Rock'n'Reel
- Editor: Sean McGhee
- Categories: Music/Entertainment
- Frequency: Bi-monthly
- Publisher: Terra Nova Magazines Limited
- Founded: 1988
- Country: United Kingdom
- Language: English
- Website: Official site

= Rock'n'Reel =

British music magazine

RNR is a music magazine published bi-monthly in the United Kingdom. It was launched in 1988 as Rock'n'Reel, changing its name to R2 in early 2009 and adopting the current title in 2017.

== Content ==
The original Rock’n’Reel was a pocket-sized fanzine of modest ambitions. Since its relaunch in 2007 as an A4 format, full-colour glossy magazine, the magazine has greatly extended its scope and readership. RNR’s coverage of the music scene now encompasses both classic and contemporary rock plus established and emerging talents from the worlds of roots, blues, folk, Americana, singer-songwriter and world music.

RNR claims that its uniqueness lies in truly reflecting the enthusiasms of its writers and readers on the page. Independent contributors, all freelancers, aim to offer an informed, intelligent and unbiased view of the UK and international music scenes, and the magazine prides itself on being neither ‘a fickle follower of musical fashion nor a mere major-label mouthpiece.’
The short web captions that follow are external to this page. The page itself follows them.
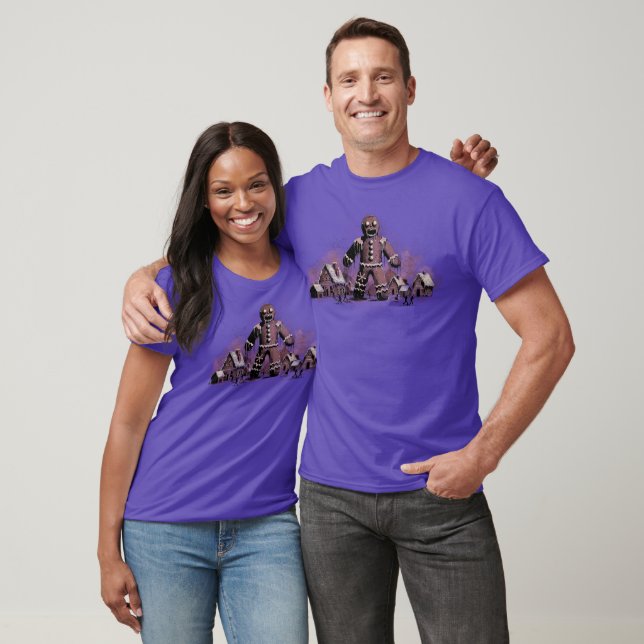 Pepparkaksgubbe Horror T Shirt (Unisex)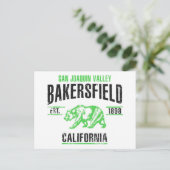 Carte Postale Bakersfield (Debout devant)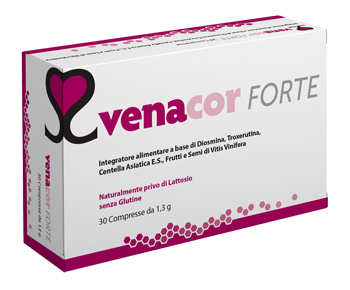 VENACOR FORTE 30 COMPRESSE - Fontenova srl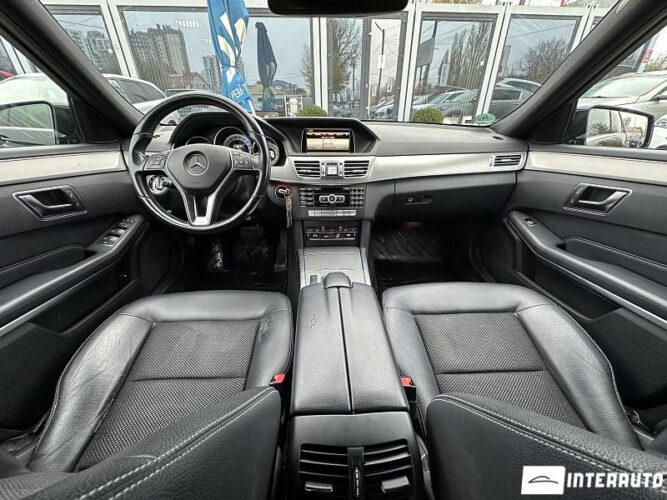 Mercedes E 220 35 mercedes E 220 2014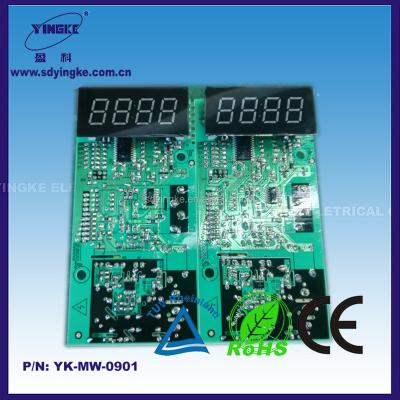 China GEM-1/FR-4 microwave pcba congtrol parts pcba control board for sale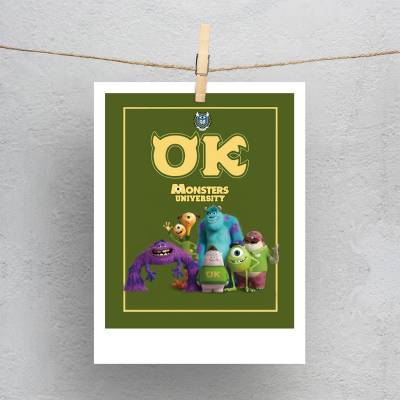 پولاروید(فتوکارت) کارخانه هیولاها - Monster inc 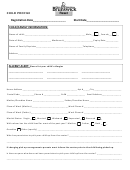 Child Profile Form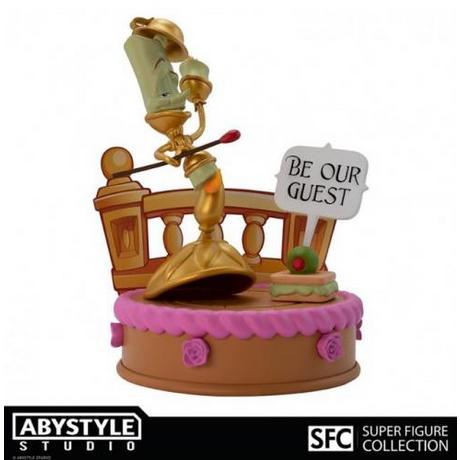 Abystyle  Figurine Statique - SFC - La Belle et la Bête - Lumière 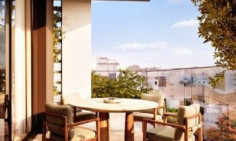 Modern two bedroom apartment for sale in Kapsalos 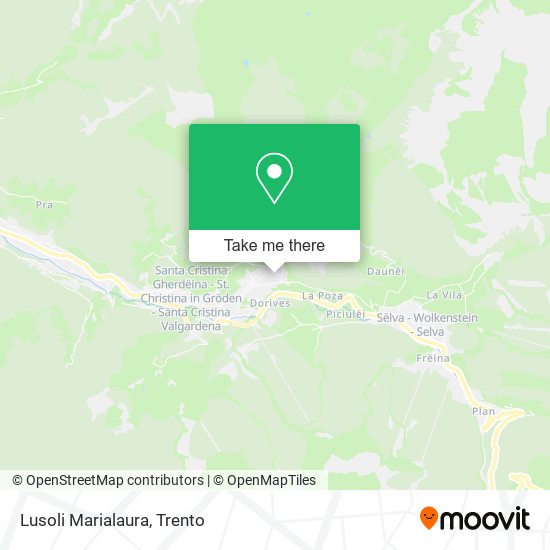 Lusoli Marialaura map
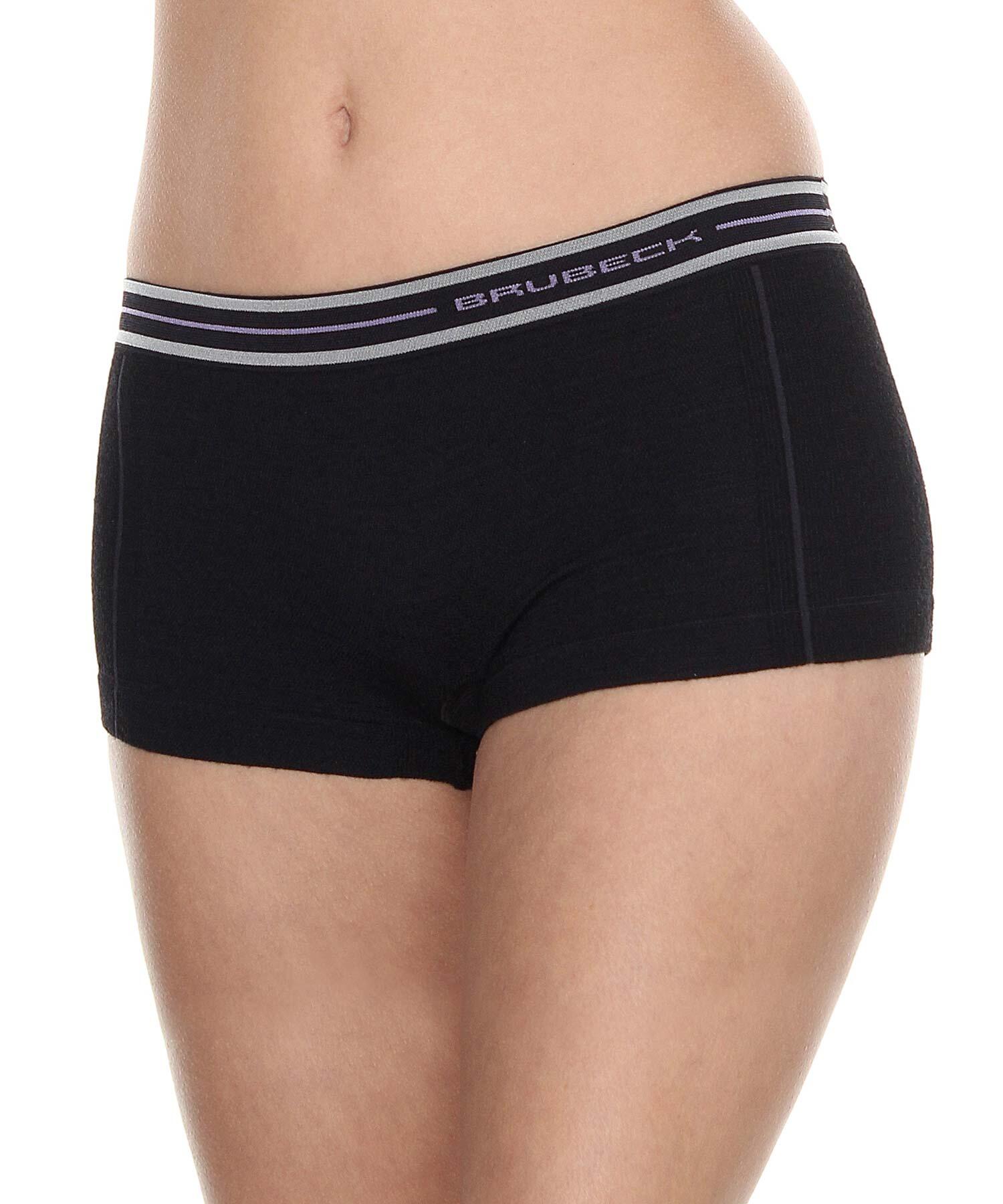 Bokserki z wełną merino damskie Brubeck ACTIVE WOOL
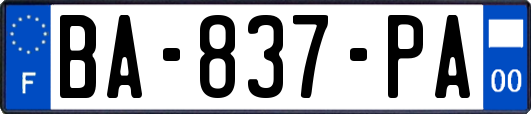 BA-837-PA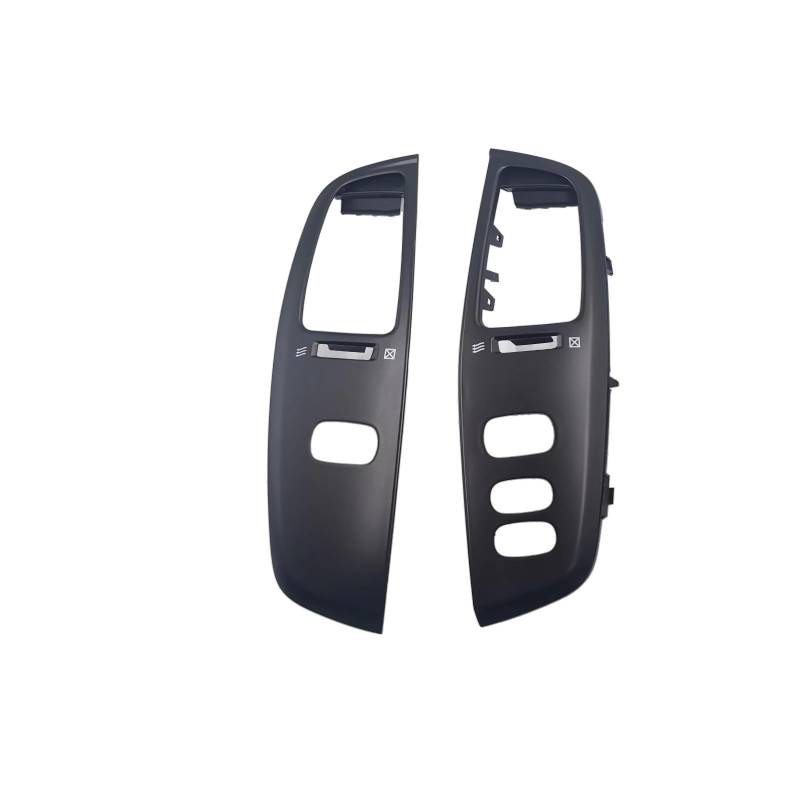 NOVEMS Klimaanlage Lüftungsdüse Für Toyota Für Land Für Cruiser 100 LC100 FJ100 Für Ujz100 2003-2007 Innenlüftungsauslass Armaturenbrett Entlüftungsblende RHD Lüftungsgitter Autos(Schwarz) von NOVEMS
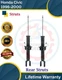 Premium OE Rear Left & Right Struts For 1996-2000 Honda Civic 9 Year Warranty Premium OE Rear Left & Right Struts For 1996-2000 Honda Civic 9 Year Warranty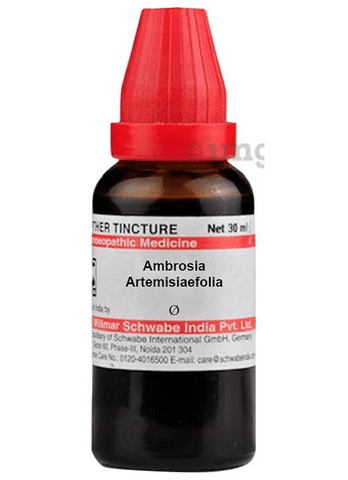 Dr Willmar Schwabe India Ambrosia Artemisiaefolia Mother Tincture Q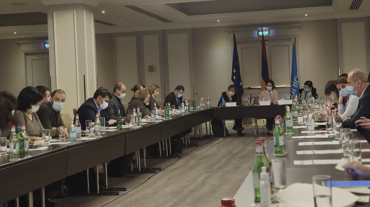 Կրթության զարգացման պետական ծրագրի նախագիծը քննարկվել է զարգացման գործընկերների հետ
A typical issue contains new CD and DVD release details, artist updates and festival news, alongside an extensive review section, articles and interview features. Regular items include ‘First Takes’ (a round-up of new bands and singer-songwriters), ‘It Started With A Disc’ (RNR writers on how their love of music began), 'Inside Job' (industry feedback), 'Venues We Love' and 'View From The Web'.

Each issue of RNR also includes an exclusive cover-mounted CD featuring a selection of tracks, mostly by emerging artists. Marketed as offering an alternative to what is available elsewhere from the ‘common herd’, these discs carry the series title UN-HERD.